Does it credibly address the problem? 

 

How is it supposed to produce an impact on the problem?

 

A good way to answer these questions is to construct a program theory diagram like the one in Figure 1. 

 

Figure 1. Example of a Program Theory Diagram.

 

 

 

 

 

Types of Evaluation

 

Evaluations can be categorized in many ways, but in this course we will focus on two main types-formative and summative-and the important differences in their purposes and methods

 

  1. Formative Evaluations

    (Sometimes known as process, implementation, or monitoring evaluations.)

    Sample questions:

     

    1. Does the program exist?
       

    2. Is it operating as it is supposed to?
       

    3. If not, what changes are needed to make it operational?
               

    4. Are funds being appropriately spent?
       

    5. Has the program hired and retained competent staff?
       

    6. Are eligible participants being recruited?
       

    7. Are they receiving the appropriate services?

       

  2. Summative Evaluations

    If we have satisfactory answers to all the formative evaluation questions, that tells us the program is up and running properly and delivering its services.  That is extremely valuable information and something that cannot be taken for granted.  But it does not tell us whether the program is effective.  We must now ask different questions that require different information and methods.
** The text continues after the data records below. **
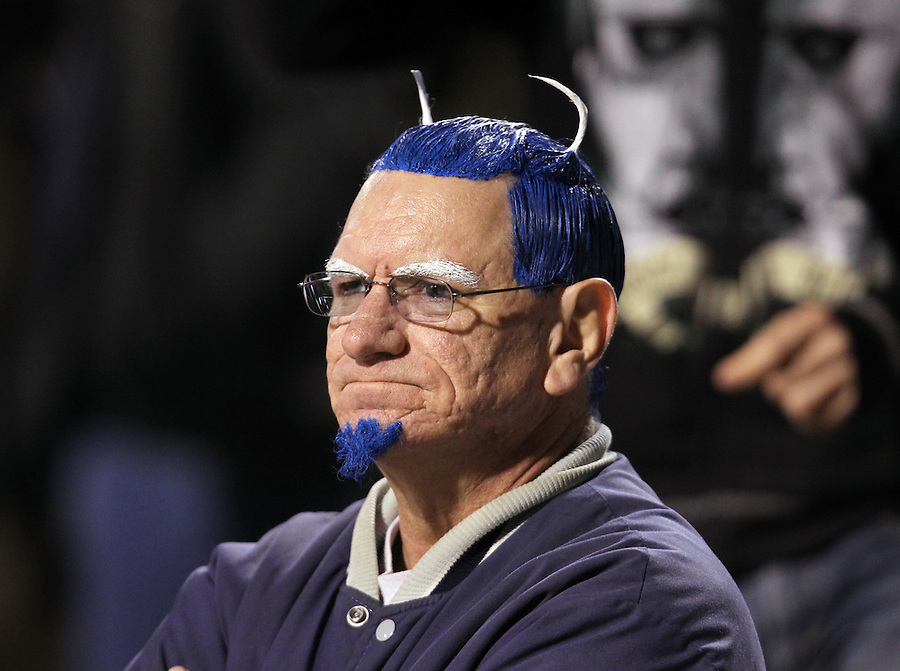 CHARLOTTESVILLE, VA- NOVEMBER 12: A Duke Blue Devil fan watches with his hair painted school colors during the game against the Virginia Cavaliers on November 12, 2011 at Scott Stadium in Charlottesville, Virginia. Virginia defeated Duke 31-21. (Photo by Andrew Shurtleff/Getty Images) *** Local Caption ***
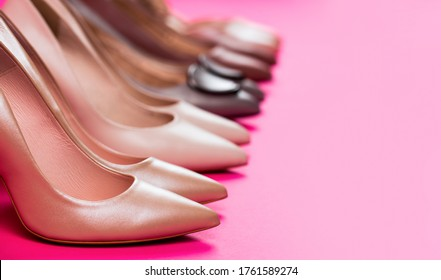 Shoe for women. Beauty and fashion concept. Fashionable women shoes isolated on pink background. Stylish classic women leather shoe. High heel women shoes on red background.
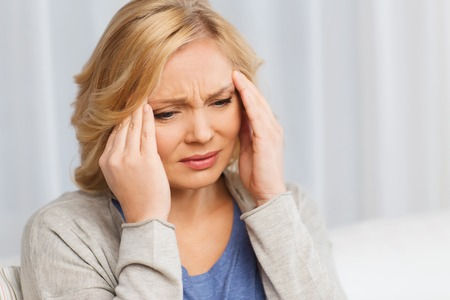 unhappy people: people, healthcare, stress and problem concept - unhappy woman suffering from headache at home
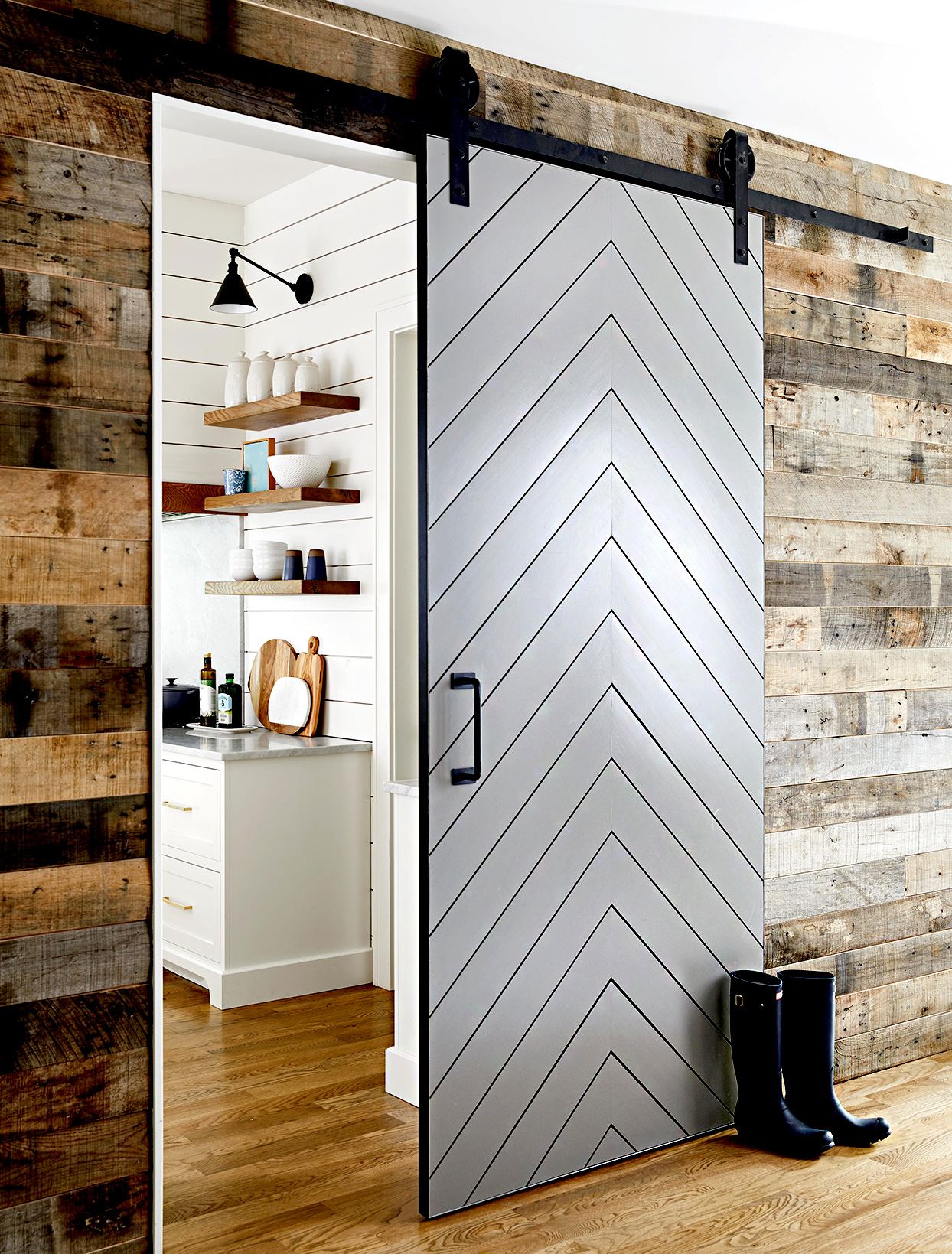 Sliding door with geometric pattern and boots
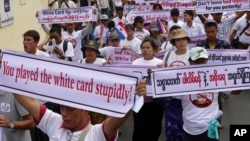 FILE - Activists hold placards as they march for a protest a government decision to allow people without full citizenship, including members of the Rohingya ethnic minority, to vote in an upcoming constitutional referendum, Feb. 11, 2015 in Yangon, Myanma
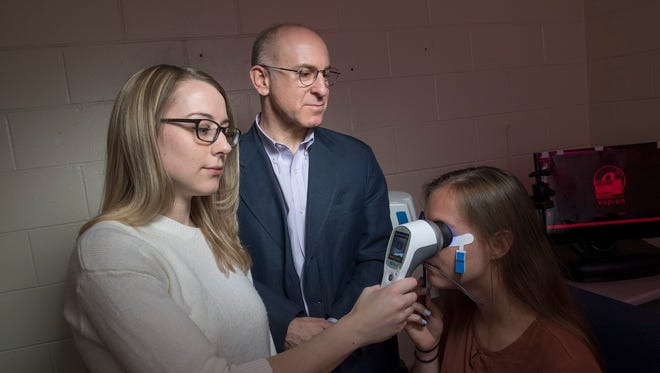 Docia Demmin (left) and Steven Silverstein demonstrate how the hand-held device RETeval may prove to be a more accessible way to diagnose schizophrenia, predict relapse and symptom severity, and assess treatment effectiveness.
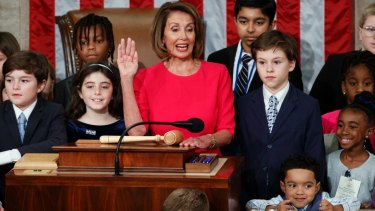 Nancy Pelosi of California, surrounded by her grandchildren,  takes the oath to become the Speaker of the House at the Capitol in Washington.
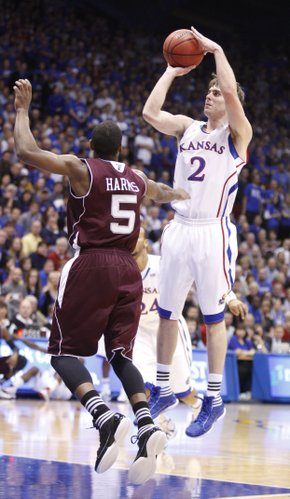 Kansas guard Conner Teahan pulls up for a jumper over Texas A&M guard Dash Harris during the first half on Monday, Jan. 23, 2012 at Allen Fieldhouse.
  1. Is the program effective?  Is it achieving its objectives?  Is it producing the intended results?
     

  2. Can any changes we observe in outcome or performance measures, results, or effectiveness criteria be confidently attributed to the program rather than other factors and conditions?

Alternative Summative Evaluation Methods

  1. Self-Assessment.  (The weakest and least credible type of summative evaluation, but sometimes it's all that can be done.)
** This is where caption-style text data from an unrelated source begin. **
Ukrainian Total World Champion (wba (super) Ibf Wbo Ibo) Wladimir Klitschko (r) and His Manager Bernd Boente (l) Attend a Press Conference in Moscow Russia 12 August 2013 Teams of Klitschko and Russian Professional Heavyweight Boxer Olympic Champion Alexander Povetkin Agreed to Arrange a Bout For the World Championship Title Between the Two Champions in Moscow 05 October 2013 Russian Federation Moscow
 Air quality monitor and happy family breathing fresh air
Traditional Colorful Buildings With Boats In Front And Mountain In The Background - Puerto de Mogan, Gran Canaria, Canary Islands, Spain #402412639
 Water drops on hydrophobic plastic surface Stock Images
  1. Program director judgments.
     

  2. Participant judgments.

  1. Third Party Judgments and Observations.  (Better than self-assessment.)
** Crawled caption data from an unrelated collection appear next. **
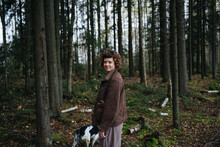 Woman In Casual Clothes Walking With Dog  In Forest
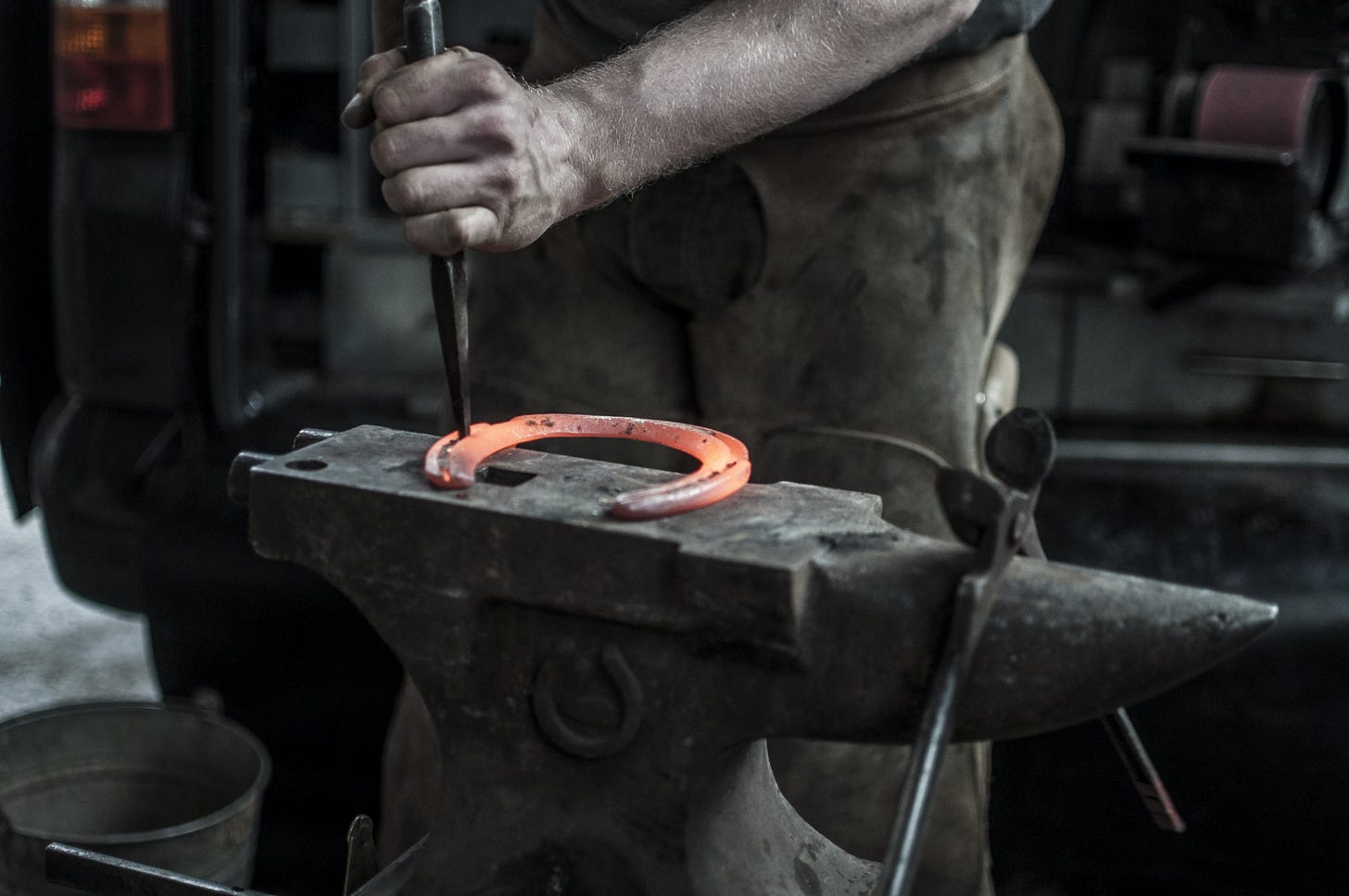 """image of a blacksmith working for article titled """"go where work is hard"""""""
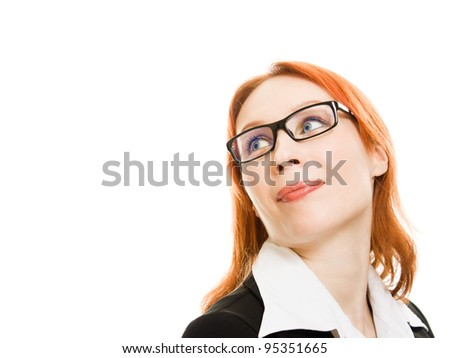 Businesswoman in glasses with the red hair looks away on a white background.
  1. External evaluator judgments.
     

  2. Expert professional judgments.
     

  3. Data from non-participant observations.

  1. Experimental and Quasi-Experimental Designs (The strongest and therefore the most credible types of summative evaluation.)

  1. Random assignment, pre-post measures on both treatment and control groups. (Clinical trials.)
     

  2. Random assignment, post tests only on both treatment and control groups.
     

  3. Pre-post measures on treatment and non-equivalent control group.
     

  4. Statistical control of non-equated variables. 
     

  5. Interrupted time series:  multiple historical measures on a treatment group before and after its exposure to the program. 

a.  Random assignment, pre-post measures on both treatment and control groups. (Clinical trials.)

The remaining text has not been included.